* [ТЕКСТ СТРАНИЦЫ]:
──────────

Еще до поездки в Италию Гоголь обнаруживал живейший интерес к живописи. Возможно, что он посещал рисовальные классы Академии художеств. Впрочем, сведений в этой области было тогда у него еще очень мало. В год, когда весь Петербург находился под обаянием картины Брюллова, Гоголь отозвался на нее статьей, которая вошла в его «Арабески». Он писал ее в том возбуждении, которое было тогда его обычным состоянием. Статья его носит характер настоящего панегирика. Видимо, молодой автор, помимо этой картины, мало что знал в современной и в старой живописи, и потому «Последний день Помпеи» выглядит в его описании как первая картина в мире. При всем том несомненно, что статья эта была замечательным явлением русской художественной критики: до Гоголя никто у нас не говорил о живописи с такой страстностью, ни один критик не восторгался так способностью живописца передать в картине человеческие страсти, бурное движение, сверкающую светотень, блеск красок. Пускай даже у Брюллова все это и не было таким, каким описывал это Гоголь, но статья его заражала уверенностью в том, что такая картина должна появиться.

Почти одновременно со статьей о Брюллове Гоголь высказал свои взгляды на искусство в петербургской повести «Портрет». Правда, и здесь молодой автор не обошелся без романтизма. Недаром запутанный сюжет этой повести вызывал упреки. В миргородской повести похожий на губернского стряпчего хвостатый черт в ночь под рождество старался украсть с неба месяц, но кузнец Вакула после путешествия на нем в Петербург на потеху и в назиданье ребятам намалевал его на стене паперти таким гадким, что все, проходя мимо, плевали в него. Теперь в петербургской повести нечистая сила появляется в облике старика ростовщика, который при жизни соблазняет художника, мучает его после смерти и, таинственно переселившись в портрет, губит талант другого художника, случайно оказавшегося обладателем портрета. Во второй части повести Гоголя нагромождено особенно много невероятных, фантастических происшествий.

──────────

Записи с разметкой координат

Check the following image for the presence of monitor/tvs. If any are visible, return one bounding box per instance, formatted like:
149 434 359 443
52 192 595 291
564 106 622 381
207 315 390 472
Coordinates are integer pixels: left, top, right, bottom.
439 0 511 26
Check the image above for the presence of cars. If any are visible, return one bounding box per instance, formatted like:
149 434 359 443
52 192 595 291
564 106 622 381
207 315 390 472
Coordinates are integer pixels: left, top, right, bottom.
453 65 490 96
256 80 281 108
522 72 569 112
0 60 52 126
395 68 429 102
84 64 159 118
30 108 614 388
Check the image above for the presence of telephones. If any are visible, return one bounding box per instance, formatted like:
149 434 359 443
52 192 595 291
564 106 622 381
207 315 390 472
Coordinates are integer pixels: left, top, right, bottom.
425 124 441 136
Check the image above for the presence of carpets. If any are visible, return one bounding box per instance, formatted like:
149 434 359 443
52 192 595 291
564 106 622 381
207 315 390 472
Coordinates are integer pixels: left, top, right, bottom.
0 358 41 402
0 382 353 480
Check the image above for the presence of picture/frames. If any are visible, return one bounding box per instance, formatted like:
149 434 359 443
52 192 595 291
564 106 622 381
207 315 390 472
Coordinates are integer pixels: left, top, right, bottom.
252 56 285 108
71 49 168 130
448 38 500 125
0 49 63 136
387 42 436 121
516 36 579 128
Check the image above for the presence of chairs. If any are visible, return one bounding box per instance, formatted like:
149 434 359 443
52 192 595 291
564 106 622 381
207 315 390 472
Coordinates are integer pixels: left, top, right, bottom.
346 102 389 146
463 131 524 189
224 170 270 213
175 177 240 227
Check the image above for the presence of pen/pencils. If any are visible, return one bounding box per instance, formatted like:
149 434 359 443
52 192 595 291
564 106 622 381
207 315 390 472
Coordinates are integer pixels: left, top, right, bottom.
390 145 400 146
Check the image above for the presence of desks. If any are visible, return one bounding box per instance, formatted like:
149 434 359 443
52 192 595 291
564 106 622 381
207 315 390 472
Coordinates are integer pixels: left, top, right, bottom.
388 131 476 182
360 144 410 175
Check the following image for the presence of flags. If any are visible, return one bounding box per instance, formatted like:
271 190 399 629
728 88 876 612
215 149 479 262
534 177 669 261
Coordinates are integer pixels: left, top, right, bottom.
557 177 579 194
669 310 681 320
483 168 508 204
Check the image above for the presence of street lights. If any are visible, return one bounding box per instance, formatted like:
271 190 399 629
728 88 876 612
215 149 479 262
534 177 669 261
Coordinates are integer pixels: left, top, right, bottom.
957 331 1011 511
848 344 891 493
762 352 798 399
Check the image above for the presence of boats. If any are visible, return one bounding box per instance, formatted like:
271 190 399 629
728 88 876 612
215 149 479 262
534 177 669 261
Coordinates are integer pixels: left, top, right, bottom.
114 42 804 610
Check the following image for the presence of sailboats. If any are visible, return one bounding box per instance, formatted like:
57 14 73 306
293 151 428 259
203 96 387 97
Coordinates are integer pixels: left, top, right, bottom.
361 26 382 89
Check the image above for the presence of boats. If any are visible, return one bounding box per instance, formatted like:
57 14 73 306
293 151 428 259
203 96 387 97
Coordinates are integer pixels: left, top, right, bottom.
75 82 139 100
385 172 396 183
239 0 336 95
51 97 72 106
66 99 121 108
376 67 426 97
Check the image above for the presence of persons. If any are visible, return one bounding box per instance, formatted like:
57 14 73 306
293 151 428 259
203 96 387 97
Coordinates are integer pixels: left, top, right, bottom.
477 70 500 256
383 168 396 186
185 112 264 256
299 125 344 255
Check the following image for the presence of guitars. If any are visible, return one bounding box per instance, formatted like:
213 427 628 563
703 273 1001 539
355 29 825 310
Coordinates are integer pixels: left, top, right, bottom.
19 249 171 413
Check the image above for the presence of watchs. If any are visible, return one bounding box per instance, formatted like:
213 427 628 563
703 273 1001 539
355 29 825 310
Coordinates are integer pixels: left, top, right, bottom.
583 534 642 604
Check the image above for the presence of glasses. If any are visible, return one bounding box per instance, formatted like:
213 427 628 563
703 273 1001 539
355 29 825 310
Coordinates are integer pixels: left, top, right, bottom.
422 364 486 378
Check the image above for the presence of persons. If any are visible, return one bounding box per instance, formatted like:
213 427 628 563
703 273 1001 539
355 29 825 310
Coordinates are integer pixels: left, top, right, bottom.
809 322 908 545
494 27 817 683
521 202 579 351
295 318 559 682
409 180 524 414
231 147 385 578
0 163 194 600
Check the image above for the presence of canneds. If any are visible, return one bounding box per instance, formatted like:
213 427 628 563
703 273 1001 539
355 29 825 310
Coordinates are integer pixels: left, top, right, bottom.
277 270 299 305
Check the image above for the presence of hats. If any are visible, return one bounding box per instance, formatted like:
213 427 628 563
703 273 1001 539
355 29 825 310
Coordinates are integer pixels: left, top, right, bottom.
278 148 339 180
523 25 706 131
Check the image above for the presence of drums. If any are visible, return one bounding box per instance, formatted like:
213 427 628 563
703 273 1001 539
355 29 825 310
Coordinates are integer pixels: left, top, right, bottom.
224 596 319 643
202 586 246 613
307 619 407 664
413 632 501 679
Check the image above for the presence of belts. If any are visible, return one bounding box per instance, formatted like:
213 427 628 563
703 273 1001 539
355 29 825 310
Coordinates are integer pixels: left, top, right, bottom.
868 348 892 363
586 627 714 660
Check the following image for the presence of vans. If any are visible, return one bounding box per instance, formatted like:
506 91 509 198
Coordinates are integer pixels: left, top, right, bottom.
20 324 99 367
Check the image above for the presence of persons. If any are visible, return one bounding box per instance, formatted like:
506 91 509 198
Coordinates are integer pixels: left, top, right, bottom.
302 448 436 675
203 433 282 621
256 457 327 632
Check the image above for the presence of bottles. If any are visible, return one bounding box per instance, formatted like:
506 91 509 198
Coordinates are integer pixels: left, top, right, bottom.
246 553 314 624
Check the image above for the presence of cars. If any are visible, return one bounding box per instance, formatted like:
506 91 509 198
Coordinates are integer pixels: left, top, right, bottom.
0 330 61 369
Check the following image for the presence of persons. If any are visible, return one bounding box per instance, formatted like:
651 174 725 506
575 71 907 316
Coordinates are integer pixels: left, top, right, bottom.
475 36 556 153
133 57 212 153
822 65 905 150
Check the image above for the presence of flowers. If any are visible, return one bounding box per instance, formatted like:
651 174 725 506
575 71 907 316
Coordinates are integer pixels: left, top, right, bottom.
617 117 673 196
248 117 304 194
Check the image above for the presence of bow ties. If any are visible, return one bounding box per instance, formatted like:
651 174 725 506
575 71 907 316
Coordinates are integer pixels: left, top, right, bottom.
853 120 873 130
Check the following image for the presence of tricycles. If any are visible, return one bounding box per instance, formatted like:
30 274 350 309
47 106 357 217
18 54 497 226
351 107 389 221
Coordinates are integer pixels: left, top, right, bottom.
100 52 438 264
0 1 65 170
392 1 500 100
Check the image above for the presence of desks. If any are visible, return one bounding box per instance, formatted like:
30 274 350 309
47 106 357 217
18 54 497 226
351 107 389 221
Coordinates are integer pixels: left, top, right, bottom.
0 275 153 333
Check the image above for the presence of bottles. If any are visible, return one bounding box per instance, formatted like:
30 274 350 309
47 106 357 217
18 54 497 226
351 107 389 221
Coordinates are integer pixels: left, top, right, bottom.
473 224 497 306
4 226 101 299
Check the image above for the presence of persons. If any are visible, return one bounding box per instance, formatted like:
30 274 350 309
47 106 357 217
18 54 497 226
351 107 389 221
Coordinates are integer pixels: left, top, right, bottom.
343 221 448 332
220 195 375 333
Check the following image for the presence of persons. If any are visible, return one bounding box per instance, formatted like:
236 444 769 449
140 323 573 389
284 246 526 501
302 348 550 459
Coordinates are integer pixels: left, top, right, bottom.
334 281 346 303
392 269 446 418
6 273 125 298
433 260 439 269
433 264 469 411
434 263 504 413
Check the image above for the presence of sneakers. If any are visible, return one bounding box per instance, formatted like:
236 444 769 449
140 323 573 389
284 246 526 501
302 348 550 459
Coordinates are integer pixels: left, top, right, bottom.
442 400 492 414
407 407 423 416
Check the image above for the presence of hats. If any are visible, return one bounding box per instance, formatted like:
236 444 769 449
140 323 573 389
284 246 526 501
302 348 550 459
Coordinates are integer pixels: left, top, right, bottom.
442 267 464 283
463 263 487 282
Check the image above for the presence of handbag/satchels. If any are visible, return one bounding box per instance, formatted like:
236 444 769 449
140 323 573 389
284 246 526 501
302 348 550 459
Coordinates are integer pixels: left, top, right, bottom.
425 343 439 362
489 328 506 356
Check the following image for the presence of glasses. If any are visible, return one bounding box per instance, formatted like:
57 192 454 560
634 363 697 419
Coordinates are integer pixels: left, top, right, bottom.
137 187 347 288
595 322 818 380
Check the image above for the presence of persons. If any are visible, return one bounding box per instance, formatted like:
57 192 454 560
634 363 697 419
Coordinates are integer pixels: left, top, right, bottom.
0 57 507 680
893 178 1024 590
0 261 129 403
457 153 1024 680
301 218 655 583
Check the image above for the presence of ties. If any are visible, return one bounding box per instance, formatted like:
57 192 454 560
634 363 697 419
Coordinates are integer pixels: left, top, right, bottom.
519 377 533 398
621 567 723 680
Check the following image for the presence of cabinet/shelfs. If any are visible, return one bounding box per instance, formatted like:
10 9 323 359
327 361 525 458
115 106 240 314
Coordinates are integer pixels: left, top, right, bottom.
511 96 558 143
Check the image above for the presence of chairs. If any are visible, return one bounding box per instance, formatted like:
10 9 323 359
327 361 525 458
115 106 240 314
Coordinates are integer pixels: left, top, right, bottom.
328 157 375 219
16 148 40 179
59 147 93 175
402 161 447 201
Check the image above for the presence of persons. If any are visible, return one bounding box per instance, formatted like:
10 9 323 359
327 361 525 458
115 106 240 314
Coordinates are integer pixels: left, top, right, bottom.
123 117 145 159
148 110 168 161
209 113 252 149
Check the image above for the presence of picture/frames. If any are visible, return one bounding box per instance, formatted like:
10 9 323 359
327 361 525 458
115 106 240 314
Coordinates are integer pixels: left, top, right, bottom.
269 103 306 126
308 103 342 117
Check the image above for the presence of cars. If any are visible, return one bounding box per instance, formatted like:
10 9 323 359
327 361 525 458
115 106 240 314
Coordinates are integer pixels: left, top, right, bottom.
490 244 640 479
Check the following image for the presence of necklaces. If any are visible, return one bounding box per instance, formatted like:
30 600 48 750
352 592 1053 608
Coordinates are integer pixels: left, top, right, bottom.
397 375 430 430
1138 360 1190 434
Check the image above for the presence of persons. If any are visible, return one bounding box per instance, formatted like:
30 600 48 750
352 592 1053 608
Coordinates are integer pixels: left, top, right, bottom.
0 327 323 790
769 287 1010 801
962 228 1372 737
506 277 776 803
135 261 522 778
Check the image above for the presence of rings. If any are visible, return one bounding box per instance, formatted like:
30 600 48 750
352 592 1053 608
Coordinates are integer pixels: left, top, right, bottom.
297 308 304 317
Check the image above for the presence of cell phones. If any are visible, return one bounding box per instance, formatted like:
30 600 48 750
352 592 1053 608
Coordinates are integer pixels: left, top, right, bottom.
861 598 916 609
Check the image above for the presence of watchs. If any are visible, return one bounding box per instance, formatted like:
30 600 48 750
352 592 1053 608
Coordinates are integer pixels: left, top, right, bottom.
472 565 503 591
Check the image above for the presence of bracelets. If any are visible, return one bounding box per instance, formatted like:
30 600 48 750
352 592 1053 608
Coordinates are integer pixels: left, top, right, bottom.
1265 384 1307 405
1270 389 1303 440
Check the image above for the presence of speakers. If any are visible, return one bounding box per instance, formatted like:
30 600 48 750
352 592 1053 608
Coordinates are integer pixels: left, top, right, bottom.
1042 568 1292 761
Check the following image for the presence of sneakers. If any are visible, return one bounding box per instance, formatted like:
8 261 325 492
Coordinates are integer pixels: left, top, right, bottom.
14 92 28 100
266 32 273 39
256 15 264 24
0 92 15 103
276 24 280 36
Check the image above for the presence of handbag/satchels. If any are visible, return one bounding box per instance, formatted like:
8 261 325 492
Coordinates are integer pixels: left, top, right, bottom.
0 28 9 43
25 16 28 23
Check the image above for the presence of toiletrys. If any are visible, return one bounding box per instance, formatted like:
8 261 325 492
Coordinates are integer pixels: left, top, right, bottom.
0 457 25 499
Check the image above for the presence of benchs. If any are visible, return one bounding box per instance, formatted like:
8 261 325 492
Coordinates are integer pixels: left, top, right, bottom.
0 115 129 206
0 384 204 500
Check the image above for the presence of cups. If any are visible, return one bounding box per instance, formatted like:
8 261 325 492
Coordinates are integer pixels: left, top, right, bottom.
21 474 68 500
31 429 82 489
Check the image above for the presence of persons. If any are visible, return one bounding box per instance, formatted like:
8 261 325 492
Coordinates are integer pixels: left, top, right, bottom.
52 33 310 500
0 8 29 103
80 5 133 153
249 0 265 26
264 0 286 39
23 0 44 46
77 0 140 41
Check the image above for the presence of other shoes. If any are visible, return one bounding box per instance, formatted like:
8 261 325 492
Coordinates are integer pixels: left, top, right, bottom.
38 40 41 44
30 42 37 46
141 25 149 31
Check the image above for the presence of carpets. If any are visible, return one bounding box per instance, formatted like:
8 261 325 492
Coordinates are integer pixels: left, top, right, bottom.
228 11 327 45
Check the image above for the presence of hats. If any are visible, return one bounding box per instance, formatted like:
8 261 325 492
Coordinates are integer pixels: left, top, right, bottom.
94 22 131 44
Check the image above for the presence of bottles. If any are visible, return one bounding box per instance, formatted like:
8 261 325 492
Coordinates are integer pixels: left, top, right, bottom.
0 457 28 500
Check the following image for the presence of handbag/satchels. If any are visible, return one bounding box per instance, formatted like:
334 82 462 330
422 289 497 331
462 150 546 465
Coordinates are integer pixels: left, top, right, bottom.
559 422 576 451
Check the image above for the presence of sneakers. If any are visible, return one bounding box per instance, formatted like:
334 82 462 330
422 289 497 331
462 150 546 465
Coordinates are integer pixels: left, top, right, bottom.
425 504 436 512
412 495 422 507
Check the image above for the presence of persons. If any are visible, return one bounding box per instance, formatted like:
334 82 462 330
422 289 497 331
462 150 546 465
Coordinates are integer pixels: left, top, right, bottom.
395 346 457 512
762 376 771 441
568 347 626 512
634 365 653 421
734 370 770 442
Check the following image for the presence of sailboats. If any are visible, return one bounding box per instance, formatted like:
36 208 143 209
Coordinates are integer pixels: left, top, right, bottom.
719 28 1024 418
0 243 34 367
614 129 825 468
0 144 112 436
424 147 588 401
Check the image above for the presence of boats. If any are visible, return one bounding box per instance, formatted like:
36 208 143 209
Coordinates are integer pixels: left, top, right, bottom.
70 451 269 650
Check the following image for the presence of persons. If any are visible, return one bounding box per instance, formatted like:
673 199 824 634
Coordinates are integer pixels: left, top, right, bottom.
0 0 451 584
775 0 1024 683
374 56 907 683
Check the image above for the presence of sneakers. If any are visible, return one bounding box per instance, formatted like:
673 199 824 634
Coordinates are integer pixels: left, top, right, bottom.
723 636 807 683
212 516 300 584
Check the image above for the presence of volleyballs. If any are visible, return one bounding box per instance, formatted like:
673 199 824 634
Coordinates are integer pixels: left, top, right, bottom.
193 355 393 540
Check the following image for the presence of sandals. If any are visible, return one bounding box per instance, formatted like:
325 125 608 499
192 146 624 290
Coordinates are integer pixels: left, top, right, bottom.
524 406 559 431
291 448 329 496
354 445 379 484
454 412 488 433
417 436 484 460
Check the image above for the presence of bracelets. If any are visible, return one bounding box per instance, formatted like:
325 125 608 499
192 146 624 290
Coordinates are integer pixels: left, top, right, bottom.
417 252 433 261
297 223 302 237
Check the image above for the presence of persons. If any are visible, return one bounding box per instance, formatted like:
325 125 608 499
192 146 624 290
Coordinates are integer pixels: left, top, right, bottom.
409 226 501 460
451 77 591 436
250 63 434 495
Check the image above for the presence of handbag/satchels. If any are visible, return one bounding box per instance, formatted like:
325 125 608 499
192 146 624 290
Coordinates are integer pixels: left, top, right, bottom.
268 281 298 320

──────────

* [КОРОТКОЕ ЗАДАНИЕ A]: Выпишите из текста о Гоголе и живописи фрагмент от слов «Почти одновременно со» до слов «невероятных, фантастических происшествий.» включительно.
* [КОРОТКОЕ ЗАДАНИЕ B]: Почему, судя по тексту о Гоголе и живописи, в статье Гоголя «Последний день Помпеи» выглядит как первая картина в мире?

* [РЕЗУЛЬТАТ ЗАДАНИЯ A]:
Почти одновременно со статьей о Брюллове Гоголь высказал свои взгляды на искусство в петербургской повести «Портрет». Правда, и здесь молодой автор не обошелся без романтизма. Недаром запутанный сюжет этой повести вызывал упреки. В миргородской повести похожий на губернского стряпчего хвостатый черт в ночь под рождество старался украсть с неба месяц, но кузнец Вакула после путешествия на нем в Петербург на потеху и в назиданье ребятам намалевал его на стене паперти таким гадким, что все, проходя мимо, плевали в него. Теперь в петербургской повести нечистая сила появляется в облике старика ростовщика, который при жизни соблазняет художника, мучает его после смерти и, таинственно переселившись в портрет, губит талант другого художника, случайно оказавшегося обладателем портрета. Во второй части повести Гоголя нагромождено особенно много невероятных, фантастических происшествий.

* [РЕЗУЛЬТАТ ЗАДАНИЯ B]: Молодой автор, видимо, помимо этой картины мало что знал в современной и старой живописи. Поэтому в его описании «Последний день Помпеи» и выглядит как первая картина в мире.